I am phlegmatic about such delays but they could be shortened by giving research workers a greater role in the data collection agencies. In advocating the appointing of more research workers in, say, the Department of Statistics and the extension of its activities into research, I do not want to undervalue the quality of the present staff nor their research work. I have had too many helpful discussions with departmental officers and attended too many memorable Departmental papers at economics, statistics, and demographic conferences ever to do that.

 

Rather I want to argue that an effective data collection agency needs also to have a strong involvement in the research uses of the data.

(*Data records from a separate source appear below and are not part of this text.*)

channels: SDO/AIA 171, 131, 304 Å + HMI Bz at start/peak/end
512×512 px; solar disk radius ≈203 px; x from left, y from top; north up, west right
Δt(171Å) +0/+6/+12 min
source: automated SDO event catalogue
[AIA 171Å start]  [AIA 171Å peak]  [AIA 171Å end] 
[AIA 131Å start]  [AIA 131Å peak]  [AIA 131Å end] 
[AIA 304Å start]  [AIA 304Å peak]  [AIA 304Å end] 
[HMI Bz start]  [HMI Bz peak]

There is often this involvement there, but it seems to me that it is undervalued, and should be promoted. As a University teacher I want my best graduates to be coming to me at the end of the year about careers advice and volunteering “What about the Statistics Department?” without my prompting. And I should like to be able to reply with more confidence about a career structure for social statisticians and quantitative social scientists. Some of the students’ textbooks and articles are written by employees of foreign government statistics departments. That is’ something we should aspire to here.

 

The advantage to research workers of such a development is two fold. It means we have kindred spirits more closely involved with data development and aware of our needs. The same people can also extend the informal consultancy services which the agencies provide.

 

Conclusion

 

In conclusion I must confess that the overall thrust of my remarks is that we should be spending more on the official data collection agencies. This comes from my belief that there is only one thing more expensive than research and that is no research, a point I would illustrate with some of the botch ups we have around us today.

 

Yet there is a sense in which my suggestions are cheaper than they may seem. Official statistics provide research workers with an enormous data bank which is being underutilized. That databank does not answer all our questions, but very often it will be more fruitful and less expensive to pursue the questions the data bank raises than to go to the trouble of creating new data sources. One-off small scale surveys are easy for research workers to do, but expensive, particularly when the results do not tie into the population in any meaningful way.

 

This country spends over $12m a year on its collection and preparation of official statistics. We should ensure the results are used as effectively as possible.